What is Yoga?
Yoga is the physical practice of postures and breathing techniques that brings health to the body. It promotes flexibility, strength and balance in the body and calms the mind through concentration and relaxation. It has been used for thousands of years to successfully treat pain and relieve stress. Yoga can be practiced by anyone regardless of health, age, or circumstance of life.
Yoga philosophy as written in the Yoga Sutras of Patanjali consists of eight parts or limbs. These limbs are as follows:
2 Personal practices
Self-study (gaining knowledge and wisdom)
Letting go to the Universe
3 The physical postures
4 Breath control
5 Withdrawal of the senses from the outer distractions to inner peace
8 Transcendence of Consciousness
Human beings are made up of three components: body, mind and soul. It should be noted that the mind is the intelligence in every cell of the body (and is distinct from the brain, the organ in the head that thinks). Corresponding to these are three needs that must be satisfied for a contented life: The physical need is health, the psychological need is knowledge, and the spiritual need is inner peace.
Yoga helps all these areas. At the physical level it gives relief from countless ailments from the practice of the postures. At the psychological level yoga sharpens the intellect, aids concentration, steadies the emotions and encourages caring for others. At the spiritual level the practice of the breathing techniques cultivates concentration, which leads to meditation. This enables the realization of stillness and inner peace.
Yoga is in the end a meditative spiritual path to enlightenment. The word Yoga actually means union – is this case, union of the individual Self with the Universal Soul, or Self-realization. It is not a religion, and it can be practiced by anyone regardless of personal beliefs. It can either enhance people’s established beliefs, or help them to make conscious choices about new life paths.
What do you mean by alignment?
You’ve heard that old saying about “getting my ducks in a row”. When you do yoga you remove pain by putting your bones, joints, and muscles into correct alignment by practicing correct action in the poses. This brings the spine into alignment, which aligns the chakras, which in turn helps you align with your chosen spiritual path. You can become healthier by bringing a few simply daily habits into alignment in your life. You then Live with Alignment!

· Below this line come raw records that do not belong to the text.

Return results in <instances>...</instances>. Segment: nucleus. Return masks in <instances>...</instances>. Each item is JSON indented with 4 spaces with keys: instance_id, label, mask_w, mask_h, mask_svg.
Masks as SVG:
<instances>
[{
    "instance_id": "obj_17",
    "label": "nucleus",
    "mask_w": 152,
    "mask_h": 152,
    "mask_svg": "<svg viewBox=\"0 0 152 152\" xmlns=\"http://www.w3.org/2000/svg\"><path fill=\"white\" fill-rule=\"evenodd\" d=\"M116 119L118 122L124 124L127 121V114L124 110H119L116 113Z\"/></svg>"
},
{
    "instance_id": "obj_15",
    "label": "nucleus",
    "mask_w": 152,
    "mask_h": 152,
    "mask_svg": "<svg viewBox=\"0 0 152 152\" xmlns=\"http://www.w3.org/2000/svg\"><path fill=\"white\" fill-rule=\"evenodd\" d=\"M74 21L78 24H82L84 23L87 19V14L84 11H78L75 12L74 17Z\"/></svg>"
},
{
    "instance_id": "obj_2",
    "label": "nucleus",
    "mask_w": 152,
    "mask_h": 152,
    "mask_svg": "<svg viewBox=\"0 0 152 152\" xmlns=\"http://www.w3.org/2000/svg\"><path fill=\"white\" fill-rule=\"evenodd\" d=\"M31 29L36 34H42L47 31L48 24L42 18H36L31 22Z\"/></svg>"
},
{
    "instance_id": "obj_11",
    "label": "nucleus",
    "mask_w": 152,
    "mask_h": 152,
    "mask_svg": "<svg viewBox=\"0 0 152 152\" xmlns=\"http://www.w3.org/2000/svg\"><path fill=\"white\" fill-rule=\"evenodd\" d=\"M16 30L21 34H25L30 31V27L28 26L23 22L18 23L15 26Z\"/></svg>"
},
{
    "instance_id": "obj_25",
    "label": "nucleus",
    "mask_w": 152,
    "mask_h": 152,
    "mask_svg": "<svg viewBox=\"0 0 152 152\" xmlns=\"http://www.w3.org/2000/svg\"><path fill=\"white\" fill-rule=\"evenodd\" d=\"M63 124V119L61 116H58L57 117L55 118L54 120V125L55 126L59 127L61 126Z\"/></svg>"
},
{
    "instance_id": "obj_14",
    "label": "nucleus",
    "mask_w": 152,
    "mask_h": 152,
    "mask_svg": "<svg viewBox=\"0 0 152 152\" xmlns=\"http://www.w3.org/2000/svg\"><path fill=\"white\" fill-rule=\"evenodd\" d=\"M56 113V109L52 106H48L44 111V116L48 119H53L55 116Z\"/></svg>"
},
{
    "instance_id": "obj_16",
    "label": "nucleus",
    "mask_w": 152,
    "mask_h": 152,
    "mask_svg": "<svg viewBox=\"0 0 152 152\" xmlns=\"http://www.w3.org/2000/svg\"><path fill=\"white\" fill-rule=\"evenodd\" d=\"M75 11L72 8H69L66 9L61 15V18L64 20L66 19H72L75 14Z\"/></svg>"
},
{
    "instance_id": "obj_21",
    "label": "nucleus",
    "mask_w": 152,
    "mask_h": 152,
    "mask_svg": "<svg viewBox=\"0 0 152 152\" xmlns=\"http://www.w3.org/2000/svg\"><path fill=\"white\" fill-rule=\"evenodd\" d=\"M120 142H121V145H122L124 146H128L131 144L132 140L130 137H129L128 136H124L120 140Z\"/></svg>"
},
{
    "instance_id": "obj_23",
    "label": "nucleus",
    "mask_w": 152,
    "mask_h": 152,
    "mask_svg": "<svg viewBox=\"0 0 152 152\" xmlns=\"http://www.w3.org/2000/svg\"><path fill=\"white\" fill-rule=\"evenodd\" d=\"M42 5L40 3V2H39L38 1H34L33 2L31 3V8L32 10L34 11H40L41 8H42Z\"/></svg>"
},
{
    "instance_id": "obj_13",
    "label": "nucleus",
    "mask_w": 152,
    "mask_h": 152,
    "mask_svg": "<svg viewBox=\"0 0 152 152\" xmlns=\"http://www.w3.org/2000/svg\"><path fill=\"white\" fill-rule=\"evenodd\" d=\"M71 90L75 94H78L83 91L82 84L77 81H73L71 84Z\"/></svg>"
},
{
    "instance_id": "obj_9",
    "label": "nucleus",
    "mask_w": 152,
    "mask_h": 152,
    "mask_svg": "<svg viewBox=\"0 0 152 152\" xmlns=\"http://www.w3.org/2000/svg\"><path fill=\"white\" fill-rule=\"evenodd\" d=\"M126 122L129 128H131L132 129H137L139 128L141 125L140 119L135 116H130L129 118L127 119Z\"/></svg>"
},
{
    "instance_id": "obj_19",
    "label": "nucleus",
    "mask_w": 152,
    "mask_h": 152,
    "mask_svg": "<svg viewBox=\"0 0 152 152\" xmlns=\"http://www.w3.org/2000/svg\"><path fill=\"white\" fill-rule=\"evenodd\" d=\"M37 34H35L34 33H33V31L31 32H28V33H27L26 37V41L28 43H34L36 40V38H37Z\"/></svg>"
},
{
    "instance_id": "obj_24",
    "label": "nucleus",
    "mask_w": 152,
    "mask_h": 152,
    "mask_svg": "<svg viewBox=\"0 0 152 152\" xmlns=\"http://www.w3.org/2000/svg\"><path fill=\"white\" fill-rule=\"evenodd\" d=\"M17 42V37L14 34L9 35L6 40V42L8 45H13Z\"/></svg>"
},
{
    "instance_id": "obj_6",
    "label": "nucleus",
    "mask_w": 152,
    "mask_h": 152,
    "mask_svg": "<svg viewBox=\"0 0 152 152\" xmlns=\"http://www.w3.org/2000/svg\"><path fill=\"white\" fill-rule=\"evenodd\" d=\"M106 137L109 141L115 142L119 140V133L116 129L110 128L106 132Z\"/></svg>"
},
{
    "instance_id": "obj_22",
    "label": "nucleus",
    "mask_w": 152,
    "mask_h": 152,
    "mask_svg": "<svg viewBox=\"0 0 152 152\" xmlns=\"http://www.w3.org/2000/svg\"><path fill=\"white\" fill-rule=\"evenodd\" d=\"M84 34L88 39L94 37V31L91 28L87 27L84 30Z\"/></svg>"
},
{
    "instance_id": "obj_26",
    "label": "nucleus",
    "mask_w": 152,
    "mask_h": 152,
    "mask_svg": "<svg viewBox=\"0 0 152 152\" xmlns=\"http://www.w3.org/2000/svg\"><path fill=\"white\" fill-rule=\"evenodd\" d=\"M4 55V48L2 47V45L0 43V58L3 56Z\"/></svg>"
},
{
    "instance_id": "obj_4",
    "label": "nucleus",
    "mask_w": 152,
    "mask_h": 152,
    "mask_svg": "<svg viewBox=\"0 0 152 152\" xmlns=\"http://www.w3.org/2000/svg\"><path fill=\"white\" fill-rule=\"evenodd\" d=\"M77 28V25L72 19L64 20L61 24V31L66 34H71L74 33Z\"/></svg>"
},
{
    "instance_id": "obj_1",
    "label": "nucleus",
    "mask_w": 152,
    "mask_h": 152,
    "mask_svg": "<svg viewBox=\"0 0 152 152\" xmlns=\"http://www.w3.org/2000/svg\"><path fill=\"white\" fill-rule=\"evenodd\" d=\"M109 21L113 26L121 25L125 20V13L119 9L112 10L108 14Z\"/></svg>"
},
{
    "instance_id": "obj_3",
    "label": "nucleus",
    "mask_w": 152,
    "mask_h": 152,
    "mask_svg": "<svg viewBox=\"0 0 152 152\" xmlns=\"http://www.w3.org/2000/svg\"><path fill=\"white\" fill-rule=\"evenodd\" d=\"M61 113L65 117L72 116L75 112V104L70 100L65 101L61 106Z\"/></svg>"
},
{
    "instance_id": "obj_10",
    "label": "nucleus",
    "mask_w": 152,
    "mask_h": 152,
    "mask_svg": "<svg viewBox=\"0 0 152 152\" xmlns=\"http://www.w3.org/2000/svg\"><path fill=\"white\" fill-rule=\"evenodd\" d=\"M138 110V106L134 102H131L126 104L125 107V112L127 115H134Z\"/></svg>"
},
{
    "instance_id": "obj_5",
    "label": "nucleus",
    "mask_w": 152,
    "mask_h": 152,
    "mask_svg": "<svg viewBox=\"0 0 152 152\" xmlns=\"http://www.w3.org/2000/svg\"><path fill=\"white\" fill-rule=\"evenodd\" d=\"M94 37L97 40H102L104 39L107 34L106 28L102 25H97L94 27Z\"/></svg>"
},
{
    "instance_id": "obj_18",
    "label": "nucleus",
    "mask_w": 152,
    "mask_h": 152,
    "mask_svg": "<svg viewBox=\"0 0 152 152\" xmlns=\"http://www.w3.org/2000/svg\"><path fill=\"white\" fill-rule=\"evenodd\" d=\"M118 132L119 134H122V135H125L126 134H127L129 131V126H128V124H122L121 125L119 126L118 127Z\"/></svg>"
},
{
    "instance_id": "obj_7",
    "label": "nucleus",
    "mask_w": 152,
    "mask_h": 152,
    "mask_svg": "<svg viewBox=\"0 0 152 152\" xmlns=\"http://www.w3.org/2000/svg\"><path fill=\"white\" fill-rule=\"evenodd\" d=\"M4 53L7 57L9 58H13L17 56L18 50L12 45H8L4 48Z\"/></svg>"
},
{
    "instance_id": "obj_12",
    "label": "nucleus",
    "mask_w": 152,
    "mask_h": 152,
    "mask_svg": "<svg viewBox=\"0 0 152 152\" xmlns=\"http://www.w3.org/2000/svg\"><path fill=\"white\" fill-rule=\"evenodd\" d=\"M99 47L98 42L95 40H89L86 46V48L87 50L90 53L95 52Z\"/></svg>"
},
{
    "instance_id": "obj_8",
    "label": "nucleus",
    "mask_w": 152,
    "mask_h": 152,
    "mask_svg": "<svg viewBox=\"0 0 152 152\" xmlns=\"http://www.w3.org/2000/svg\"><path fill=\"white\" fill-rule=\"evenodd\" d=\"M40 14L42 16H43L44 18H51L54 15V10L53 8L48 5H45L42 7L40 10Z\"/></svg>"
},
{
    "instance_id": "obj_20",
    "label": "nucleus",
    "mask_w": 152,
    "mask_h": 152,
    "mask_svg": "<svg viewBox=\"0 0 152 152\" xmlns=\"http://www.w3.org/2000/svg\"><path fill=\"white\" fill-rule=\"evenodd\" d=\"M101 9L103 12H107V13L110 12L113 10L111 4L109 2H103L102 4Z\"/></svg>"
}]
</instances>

What is Iyengar Yoga and why does it matter?
Iyengar Yoga is named after YogaCharya BKS Iynegar who lives in Pune, India. He was listed in Time magazine as one of the 100 most influential people of the 20 th century. He is credited with the popularity of yoga in America and in many other countries around the world. His system has a lineage that dates back thousands of years.
At the heart of the Iyengar method is precise attention to the alignment of the body in the postures, which focuses the mind while strengthening, balancing and opening the body/mind. This promotes flexibility in the body and the mind/thinking process.
The sequencing of the postures is also of upmost importance. Some styles of yoga practice the same postures every time. In Iyengar yoga we use different sequences depending on the desired effect of that particular practice or on the goals of each individual. You might say that a proper sequence of poses produces a result greater than the sum of all those poses.
Iyengar yoga uses props such as mats, blocks, blankets, walls, and specialized wooden benches. This makes the benefits of yoga available to anyone regardless of age or physical condition. Therefore Iyengar yoga is the most therapeutically beneficial type of yoga. Gary teaches yoga to people who have been in car accidents or have suffered severe sports injuries (such as those resulting in mental rods supporting broken bones), brain damage resulting from things like concussions and conditions such as Multiple Sclerosis.